LOL Tom ...I have more compassion than you could imagine.But I also have a sense of hee haw .
Them other countrys...good on them . You may of missed an important part here .

IF YOU CROSS THE * enter country here * BORDER *ILLEGALLY*.....this is what happens .

If I go to visit any country I don't think I would sneak in with no i/d on a boat piloted by say smugglers ...lets say.... oh unless it was Canada it seems ....

I hesitated putting this up and even edited to say I received an e-mail.I felt bad about the last sentence with the word I in it referring to me....not .. ( that was part of the e-mail.)

There is compassion here...( My country is a great Multicultural country....no one even comes close my friend. ) ...but it has to be mixed with fairness and at least a bit of common sense.
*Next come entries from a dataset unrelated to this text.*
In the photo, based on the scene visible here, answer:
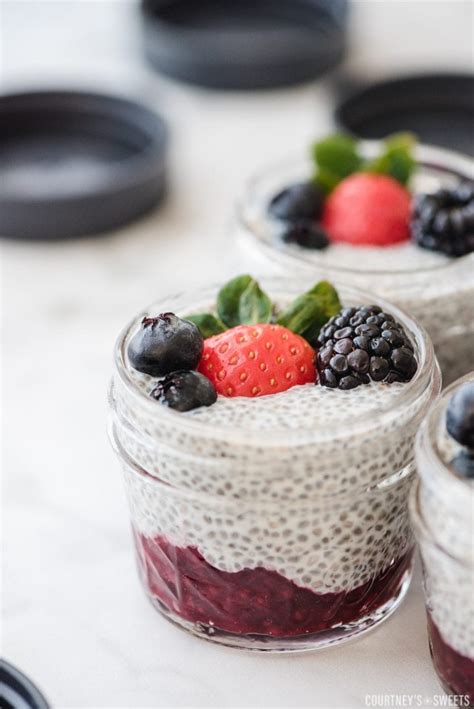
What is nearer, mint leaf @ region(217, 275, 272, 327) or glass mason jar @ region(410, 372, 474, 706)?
glass mason jar @ region(410, 372, 474, 706)

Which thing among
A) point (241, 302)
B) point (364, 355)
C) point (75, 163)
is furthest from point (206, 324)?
point (75, 163)

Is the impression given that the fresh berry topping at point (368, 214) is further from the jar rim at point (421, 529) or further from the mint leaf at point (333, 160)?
the jar rim at point (421, 529)

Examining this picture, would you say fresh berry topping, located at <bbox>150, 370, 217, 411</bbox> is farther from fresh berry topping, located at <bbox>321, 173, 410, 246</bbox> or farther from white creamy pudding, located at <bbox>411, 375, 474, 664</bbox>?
fresh berry topping, located at <bbox>321, 173, 410, 246</bbox>

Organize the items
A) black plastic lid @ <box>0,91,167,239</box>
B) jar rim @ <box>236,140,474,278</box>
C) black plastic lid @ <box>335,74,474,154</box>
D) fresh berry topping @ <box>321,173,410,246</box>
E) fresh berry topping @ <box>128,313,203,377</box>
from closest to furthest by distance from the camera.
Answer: fresh berry topping @ <box>128,313,203,377</box> < jar rim @ <box>236,140,474,278</box> < fresh berry topping @ <box>321,173,410,246</box> < black plastic lid @ <box>0,91,167,239</box> < black plastic lid @ <box>335,74,474,154</box>

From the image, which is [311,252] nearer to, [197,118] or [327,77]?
[197,118]

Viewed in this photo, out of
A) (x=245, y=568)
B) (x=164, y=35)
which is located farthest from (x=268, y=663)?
(x=164, y=35)

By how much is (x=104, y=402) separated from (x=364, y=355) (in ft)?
1.47

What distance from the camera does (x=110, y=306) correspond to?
1.33m

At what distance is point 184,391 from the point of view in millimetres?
756

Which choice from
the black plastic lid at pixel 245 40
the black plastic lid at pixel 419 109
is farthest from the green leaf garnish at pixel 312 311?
the black plastic lid at pixel 245 40

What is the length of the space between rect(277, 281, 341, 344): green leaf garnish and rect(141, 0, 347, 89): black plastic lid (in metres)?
0.97

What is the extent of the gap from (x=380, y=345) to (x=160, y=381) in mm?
174

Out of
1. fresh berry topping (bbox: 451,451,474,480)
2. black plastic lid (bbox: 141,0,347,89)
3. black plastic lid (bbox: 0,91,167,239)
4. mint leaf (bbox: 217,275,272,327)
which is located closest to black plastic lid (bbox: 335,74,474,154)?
black plastic lid (bbox: 141,0,347,89)

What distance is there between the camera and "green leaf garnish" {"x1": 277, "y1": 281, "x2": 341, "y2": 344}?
86 centimetres
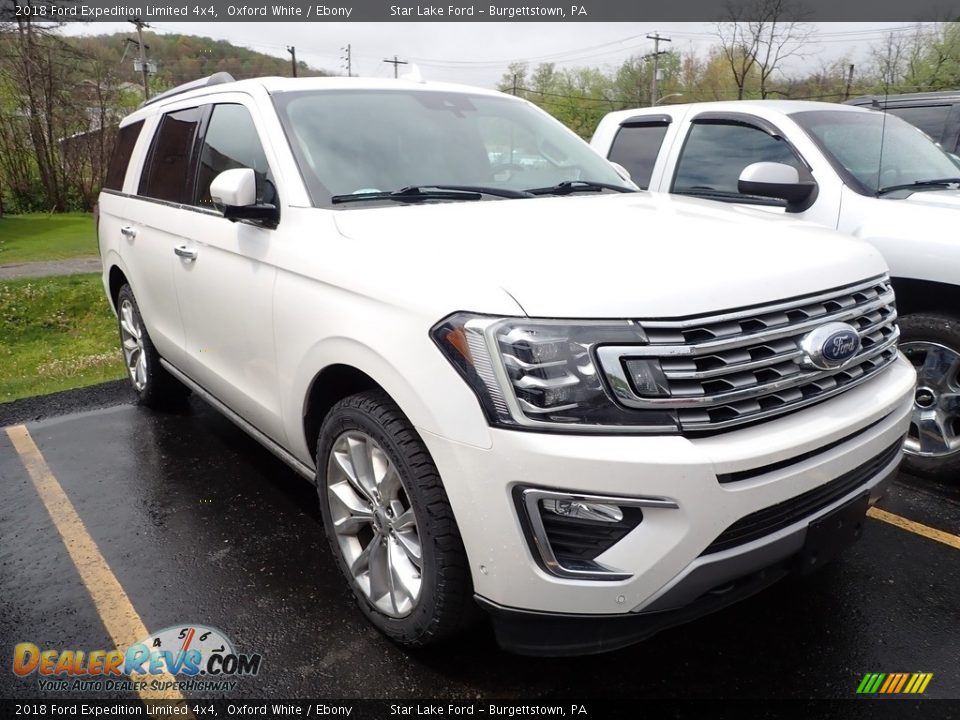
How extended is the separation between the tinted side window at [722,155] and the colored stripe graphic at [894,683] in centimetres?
297

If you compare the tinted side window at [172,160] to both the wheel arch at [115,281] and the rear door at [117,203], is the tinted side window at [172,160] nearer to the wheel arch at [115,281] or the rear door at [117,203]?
the rear door at [117,203]

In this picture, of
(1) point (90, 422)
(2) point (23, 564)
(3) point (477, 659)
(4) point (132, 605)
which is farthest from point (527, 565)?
(1) point (90, 422)

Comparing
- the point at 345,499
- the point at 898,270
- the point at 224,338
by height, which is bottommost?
the point at 345,499

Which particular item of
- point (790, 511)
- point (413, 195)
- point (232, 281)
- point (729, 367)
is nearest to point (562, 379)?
point (729, 367)

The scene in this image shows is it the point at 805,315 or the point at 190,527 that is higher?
the point at 805,315

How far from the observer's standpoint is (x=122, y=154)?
5.00m

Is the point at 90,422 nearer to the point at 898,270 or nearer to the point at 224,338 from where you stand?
the point at 224,338

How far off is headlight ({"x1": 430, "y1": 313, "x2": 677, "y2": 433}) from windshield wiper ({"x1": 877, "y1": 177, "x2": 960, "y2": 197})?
290cm

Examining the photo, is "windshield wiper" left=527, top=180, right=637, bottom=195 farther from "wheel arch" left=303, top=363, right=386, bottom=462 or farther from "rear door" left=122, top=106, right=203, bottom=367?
"rear door" left=122, top=106, right=203, bottom=367

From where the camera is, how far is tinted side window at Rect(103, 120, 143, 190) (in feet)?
15.8

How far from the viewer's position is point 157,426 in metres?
4.84

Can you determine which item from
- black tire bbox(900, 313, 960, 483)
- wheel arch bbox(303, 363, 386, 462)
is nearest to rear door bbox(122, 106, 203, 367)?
wheel arch bbox(303, 363, 386, 462)

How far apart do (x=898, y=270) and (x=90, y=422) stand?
500 centimetres

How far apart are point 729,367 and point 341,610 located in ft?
5.77
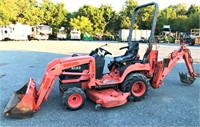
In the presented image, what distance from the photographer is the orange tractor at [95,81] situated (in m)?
4.41

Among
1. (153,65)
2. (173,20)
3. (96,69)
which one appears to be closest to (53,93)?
(96,69)

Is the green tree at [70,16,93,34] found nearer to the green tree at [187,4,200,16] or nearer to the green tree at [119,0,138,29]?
the green tree at [119,0,138,29]

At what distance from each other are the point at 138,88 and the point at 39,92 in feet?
7.30

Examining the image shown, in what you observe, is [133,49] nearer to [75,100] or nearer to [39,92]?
Result: [75,100]

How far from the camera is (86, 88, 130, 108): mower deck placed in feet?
14.9

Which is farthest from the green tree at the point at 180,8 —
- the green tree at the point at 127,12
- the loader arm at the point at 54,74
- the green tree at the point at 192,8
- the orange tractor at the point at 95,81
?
the loader arm at the point at 54,74

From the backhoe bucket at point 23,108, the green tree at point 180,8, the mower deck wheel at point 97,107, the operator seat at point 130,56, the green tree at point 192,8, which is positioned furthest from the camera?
the green tree at point 180,8

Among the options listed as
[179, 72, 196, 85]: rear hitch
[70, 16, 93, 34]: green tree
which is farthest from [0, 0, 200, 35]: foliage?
[179, 72, 196, 85]: rear hitch

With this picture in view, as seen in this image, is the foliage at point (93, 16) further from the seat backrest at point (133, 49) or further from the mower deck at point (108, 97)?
the mower deck at point (108, 97)

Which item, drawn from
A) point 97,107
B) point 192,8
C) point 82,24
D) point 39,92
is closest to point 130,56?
point 97,107

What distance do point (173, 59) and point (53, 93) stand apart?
3237mm

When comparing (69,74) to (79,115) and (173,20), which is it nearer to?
(79,115)

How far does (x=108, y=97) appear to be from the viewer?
4.64m

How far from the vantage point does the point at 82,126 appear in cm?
392
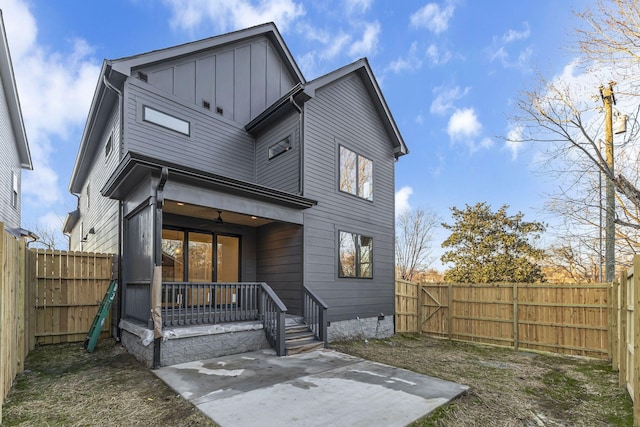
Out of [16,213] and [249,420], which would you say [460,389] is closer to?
[249,420]

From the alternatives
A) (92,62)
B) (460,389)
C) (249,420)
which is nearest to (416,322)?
(460,389)

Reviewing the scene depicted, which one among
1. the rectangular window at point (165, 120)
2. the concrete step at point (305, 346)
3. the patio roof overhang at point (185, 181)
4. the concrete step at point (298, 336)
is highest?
the rectangular window at point (165, 120)

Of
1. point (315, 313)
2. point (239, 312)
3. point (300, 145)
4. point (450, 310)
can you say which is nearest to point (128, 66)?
point (300, 145)

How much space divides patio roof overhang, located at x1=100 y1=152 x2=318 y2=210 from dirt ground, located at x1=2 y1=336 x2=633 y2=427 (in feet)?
10.8

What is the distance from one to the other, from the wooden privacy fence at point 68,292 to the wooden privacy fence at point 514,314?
8.49 m

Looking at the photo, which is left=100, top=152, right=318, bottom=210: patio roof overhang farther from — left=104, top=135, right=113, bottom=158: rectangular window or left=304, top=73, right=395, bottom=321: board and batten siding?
left=104, top=135, right=113, bottom=158: rectangular window

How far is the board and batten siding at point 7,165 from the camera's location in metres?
10.9

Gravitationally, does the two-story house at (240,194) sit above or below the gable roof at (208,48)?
below

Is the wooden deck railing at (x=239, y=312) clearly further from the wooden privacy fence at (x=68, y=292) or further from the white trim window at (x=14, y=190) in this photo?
the white trim window at (x=14, y=190)

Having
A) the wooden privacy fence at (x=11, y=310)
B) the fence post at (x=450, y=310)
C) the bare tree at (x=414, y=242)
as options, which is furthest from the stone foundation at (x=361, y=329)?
the bare tree at (x=414, y=242)

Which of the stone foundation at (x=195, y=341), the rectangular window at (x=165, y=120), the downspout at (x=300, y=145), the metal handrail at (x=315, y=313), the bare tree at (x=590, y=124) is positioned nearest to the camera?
the stone foundation at (x=195, y=341)

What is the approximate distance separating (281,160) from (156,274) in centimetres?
474

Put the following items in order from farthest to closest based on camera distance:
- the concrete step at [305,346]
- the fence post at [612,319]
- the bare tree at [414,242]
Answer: the bare tree at [414,242] → the fence post at [612,319] → the concrete step at [305,346]

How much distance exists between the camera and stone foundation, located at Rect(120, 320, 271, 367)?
591cm
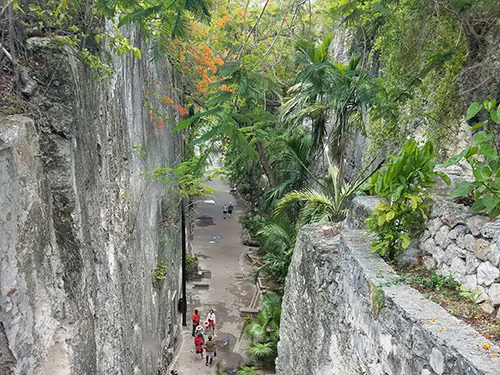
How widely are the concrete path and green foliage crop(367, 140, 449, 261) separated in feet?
25.0

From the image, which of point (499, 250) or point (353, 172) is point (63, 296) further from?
point (353, 172)

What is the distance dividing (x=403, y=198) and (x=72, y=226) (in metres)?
3.16

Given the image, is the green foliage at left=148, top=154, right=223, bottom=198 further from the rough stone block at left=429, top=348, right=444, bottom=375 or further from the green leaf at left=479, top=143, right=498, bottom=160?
the rough stone block at left=429, top=348, right=444, bottom=375

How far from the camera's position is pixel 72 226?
13.0ft

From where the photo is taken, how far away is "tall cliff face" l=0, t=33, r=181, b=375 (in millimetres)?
3049

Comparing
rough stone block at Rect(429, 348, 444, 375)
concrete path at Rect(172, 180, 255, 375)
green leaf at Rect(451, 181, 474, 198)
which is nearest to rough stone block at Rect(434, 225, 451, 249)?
green leaf at Rect(451, 181, 474, 198)

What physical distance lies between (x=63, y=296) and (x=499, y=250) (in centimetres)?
369

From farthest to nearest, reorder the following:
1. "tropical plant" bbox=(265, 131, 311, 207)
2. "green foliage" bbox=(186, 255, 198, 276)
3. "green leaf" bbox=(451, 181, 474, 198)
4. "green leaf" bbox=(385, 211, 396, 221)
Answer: "green foliage" bbox=(186, 255, 198, 276) < "tropical plant" bbox=(265, 131, 311, 207) < "green leaf" bbox=(385, 211, 396, 221) < "green leaf" bbox=(451, 181, 474, 198)

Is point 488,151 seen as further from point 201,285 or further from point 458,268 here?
point 201,285

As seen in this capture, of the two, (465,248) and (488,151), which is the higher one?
(488,151)

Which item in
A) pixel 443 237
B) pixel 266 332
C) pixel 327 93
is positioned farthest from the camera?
pixel 266 332

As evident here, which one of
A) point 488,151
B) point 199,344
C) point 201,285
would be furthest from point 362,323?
point 201,285

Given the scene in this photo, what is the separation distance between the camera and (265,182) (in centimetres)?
1798

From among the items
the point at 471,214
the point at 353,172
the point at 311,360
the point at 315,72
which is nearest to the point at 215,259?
the point at 353,172
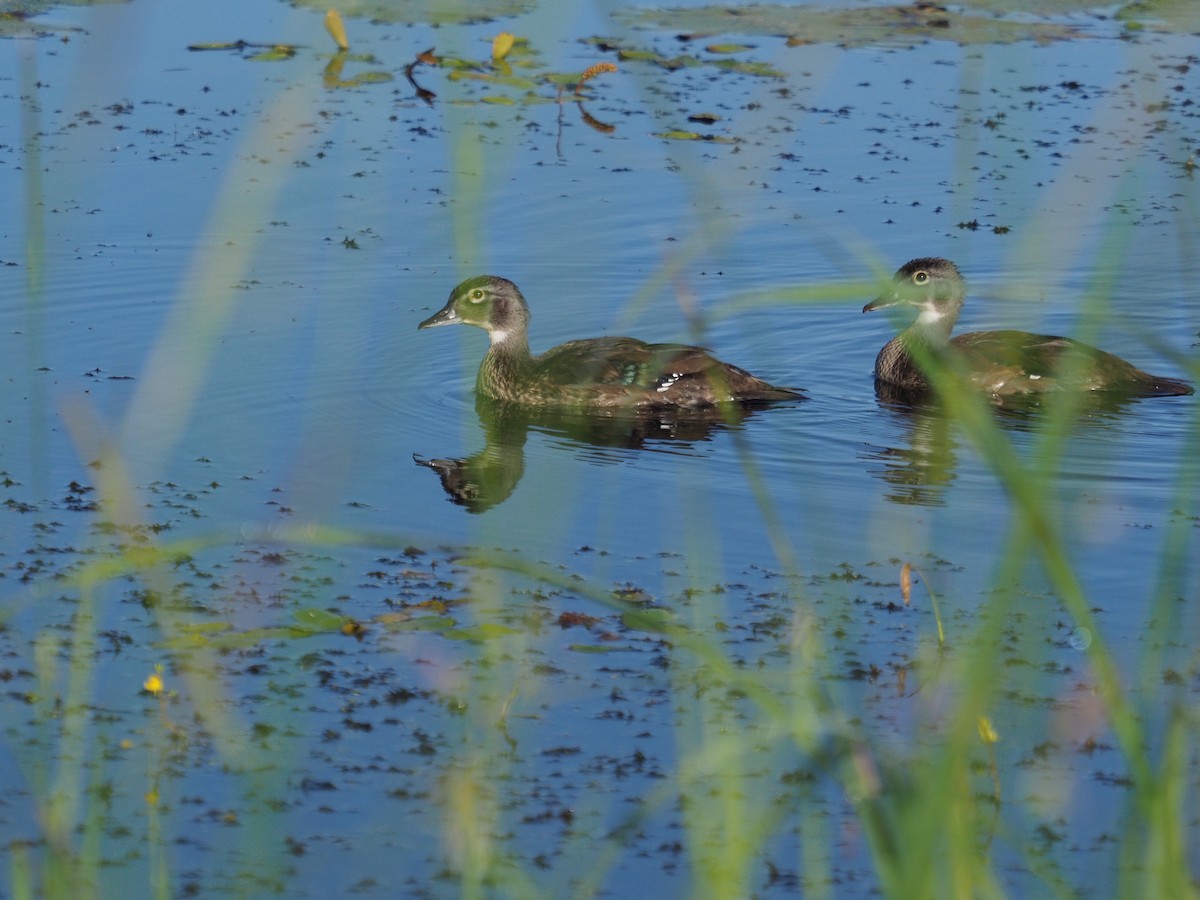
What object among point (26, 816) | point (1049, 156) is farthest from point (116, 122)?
point (26, 816)

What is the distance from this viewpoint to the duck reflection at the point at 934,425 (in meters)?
7.88

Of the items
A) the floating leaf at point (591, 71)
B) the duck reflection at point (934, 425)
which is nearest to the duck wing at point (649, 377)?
the duck reflection at point (934, 425)

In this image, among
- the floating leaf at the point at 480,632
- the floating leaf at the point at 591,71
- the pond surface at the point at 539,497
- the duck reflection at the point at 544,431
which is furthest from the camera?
the floating leaf at the point at 591,71

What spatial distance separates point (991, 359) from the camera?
31.3ft

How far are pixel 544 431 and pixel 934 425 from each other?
185 cm

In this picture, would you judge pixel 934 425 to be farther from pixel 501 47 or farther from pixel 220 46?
pixel 220 46

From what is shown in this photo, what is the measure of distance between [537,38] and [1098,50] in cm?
1448

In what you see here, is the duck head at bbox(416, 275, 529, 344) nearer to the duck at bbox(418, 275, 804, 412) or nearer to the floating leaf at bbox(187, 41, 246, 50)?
the duck at bbox(418, 275, 804, 412)

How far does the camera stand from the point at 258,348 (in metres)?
9.70

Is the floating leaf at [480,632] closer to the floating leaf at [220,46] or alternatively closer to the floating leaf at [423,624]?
the floating leaf at [423,624]

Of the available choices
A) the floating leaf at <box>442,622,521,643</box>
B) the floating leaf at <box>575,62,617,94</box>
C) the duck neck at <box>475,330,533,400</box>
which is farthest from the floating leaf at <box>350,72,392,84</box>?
the floating leaf at <box>442,622,521,643</box>

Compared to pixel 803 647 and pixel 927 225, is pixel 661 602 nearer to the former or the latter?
pixel 803 647

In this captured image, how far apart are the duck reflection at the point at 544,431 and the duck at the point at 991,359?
964 mm

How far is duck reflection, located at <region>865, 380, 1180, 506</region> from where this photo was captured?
788cm
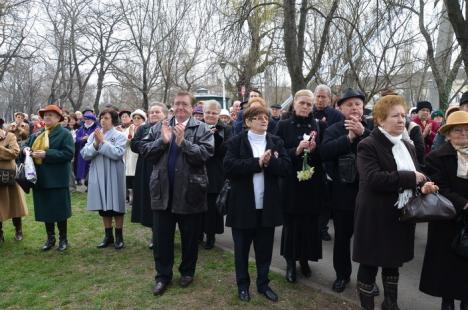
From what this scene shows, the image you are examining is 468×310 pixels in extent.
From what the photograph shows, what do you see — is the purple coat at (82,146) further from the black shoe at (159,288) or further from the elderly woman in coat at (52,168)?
the black shoe at (159,288)

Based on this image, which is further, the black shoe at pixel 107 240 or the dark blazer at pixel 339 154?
the black shoe at pixel 107 240

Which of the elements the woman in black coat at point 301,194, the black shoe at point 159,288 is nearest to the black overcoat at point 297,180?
the woman in black coat at point 301,194

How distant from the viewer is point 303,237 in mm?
4609

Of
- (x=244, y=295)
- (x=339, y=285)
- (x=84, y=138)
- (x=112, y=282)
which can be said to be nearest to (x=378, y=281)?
(x=339, y=285)

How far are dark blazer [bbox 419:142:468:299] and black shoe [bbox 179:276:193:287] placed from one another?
7.76 ft

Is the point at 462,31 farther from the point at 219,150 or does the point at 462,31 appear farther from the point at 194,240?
the point at 194,240

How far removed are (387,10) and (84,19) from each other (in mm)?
18774

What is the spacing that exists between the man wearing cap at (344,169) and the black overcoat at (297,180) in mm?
185

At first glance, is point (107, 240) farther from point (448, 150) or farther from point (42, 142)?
point (448, 150)

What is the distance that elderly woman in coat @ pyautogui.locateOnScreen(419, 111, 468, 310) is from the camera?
3.54 meters

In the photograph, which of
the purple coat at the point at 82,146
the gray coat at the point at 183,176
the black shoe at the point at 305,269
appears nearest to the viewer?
the gray coat at the point at 183,176

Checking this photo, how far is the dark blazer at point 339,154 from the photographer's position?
4.09m

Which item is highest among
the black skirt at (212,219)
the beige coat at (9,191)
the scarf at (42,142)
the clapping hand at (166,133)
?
the clapping hand at (166,133)

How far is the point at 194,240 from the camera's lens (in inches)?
180
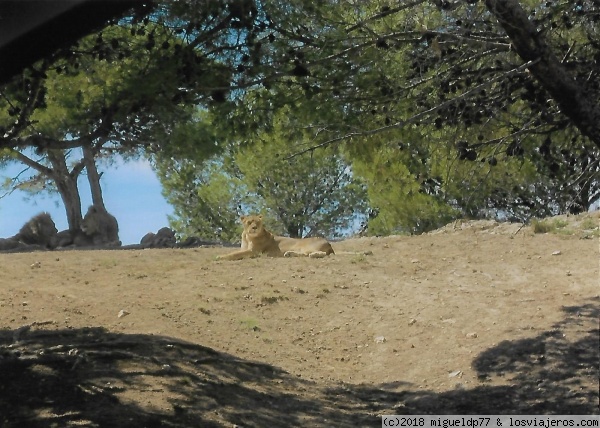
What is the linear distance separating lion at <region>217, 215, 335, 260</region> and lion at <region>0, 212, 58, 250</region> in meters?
6.94

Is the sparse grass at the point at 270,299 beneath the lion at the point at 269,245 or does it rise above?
beneath

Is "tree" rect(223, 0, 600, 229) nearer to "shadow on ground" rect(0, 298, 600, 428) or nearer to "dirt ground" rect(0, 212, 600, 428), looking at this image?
"shadow on ground" rect(0, 298, 600, 428)

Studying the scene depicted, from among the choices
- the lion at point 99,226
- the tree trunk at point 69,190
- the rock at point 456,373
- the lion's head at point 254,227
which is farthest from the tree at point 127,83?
the tree trunk at point 69,190

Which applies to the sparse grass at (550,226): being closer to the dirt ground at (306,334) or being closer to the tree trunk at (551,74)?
the dirt ground at (306,334)

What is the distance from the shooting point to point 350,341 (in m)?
9.26

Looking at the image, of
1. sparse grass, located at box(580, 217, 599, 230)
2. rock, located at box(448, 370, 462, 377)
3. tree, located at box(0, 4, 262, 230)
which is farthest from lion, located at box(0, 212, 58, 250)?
rock, located at box(448, 370, 462, 377)

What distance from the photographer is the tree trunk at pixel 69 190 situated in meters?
21.9

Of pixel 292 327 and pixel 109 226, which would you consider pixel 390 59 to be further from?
pixel 109 226

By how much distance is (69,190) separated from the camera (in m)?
22.8

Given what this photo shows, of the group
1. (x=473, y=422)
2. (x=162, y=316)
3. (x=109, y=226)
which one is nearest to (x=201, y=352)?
(x=162, y=316)

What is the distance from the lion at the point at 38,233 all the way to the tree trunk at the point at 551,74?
14466mm

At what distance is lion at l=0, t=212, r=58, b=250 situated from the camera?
1978 centimetres

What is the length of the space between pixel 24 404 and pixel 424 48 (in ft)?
14.5

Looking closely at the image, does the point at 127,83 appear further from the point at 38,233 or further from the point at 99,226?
the point at 99,226
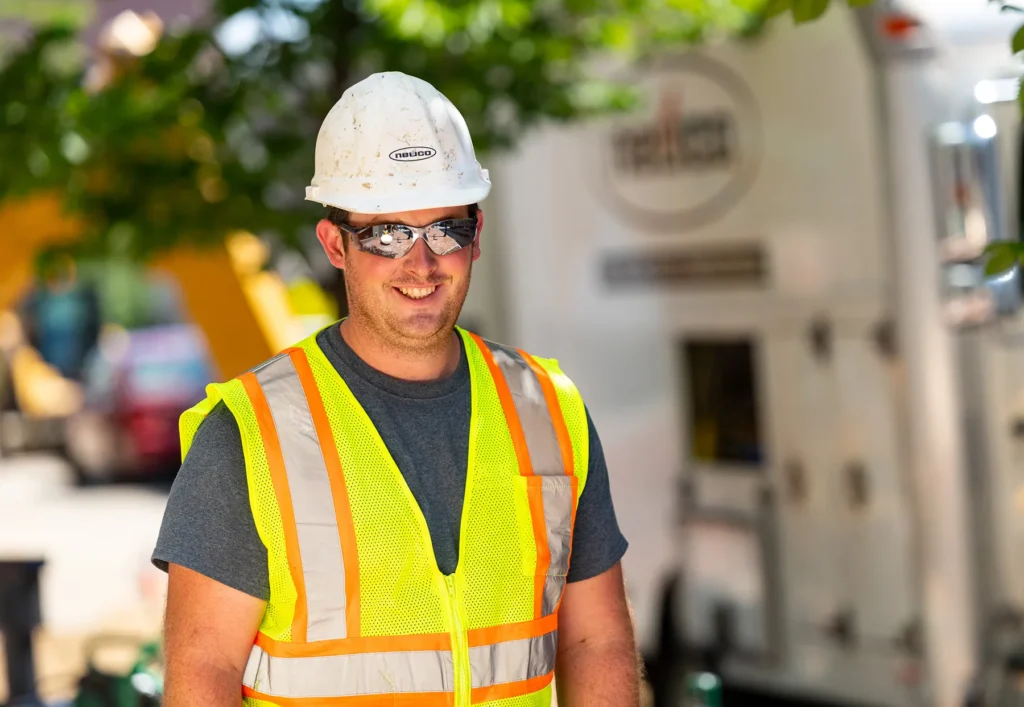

That what the joke is about.....( did you realize there were explosive residue and related stuff on the last boat load of Ilegal Visitors to grace our coast....just sayin eh. 
BTW not all of it is true ...I don't think they give em Credit cards.
As for Posters 5.6 & 7 ... thanks for getting it as funny....sorta .

I


----------



## beN (Apr 21, 2010)

awesome! 
ya people take for granted what we have here in Canada. Id still rather live in another province though. It's to expensive to live here. But I can tell ya what we do pay for, the beauty/mountains/rivers/mountains & wildlife here.


----------



## rescuepenguin (Apr 21, 2010)

Aquaman said:


> * SOCIAL SECURITY CARD,
> * FOOD STAMPS,
> * CREDIT CARDS,
> * FREE HEALTH CARE,
> ...


 Looking at these 5 points leads me to believe that it was written by an American who is poking fun at us.

Steve


----------



## keitarosan (Apr 21, 2010)

credit cards??? what on earth??? when we came here (legally of course. ), we put in our life savings in 1 bank (TD - i hate TD) and applied for a credit card to start building our credit history to buy a house, car, etc. we were denied of having it because...... we don't have credit history. what the..... i don't get it.

anyway, canada has so much compassion that people a lot of times abuse. i still don't get it.


----------



## 123mars (Jul 7, 2010)

I alway though newcomers to Canada should pay more tax that current residents. Aboriginals, the first people here, don't pay hst and also don't pay any other taxes, as far as I know, if they live on a reserve. Along that line of thinking, let's pass a law that new Canadians, say ones that arrive after 2011 pay triple HST and 10% more on income tax than people who became Canadian or arrived in Canada before 2011. That should be enough of a deterrent that all the boat people will go to the good old US of A.

Problem solved. We will only get people who really want to be here, not parasite refugees.


----------



## TCR (Jul 13, 2010)

a joke is now a debate?
life is too short to take things serious


----------



## Smiladon (Apr 23, 2010)

TCR said:


> a joke is now a debate?
> life is too short to take things serious


This "debate" itself is a fun thing to observe. Enjoy it while it lasts!  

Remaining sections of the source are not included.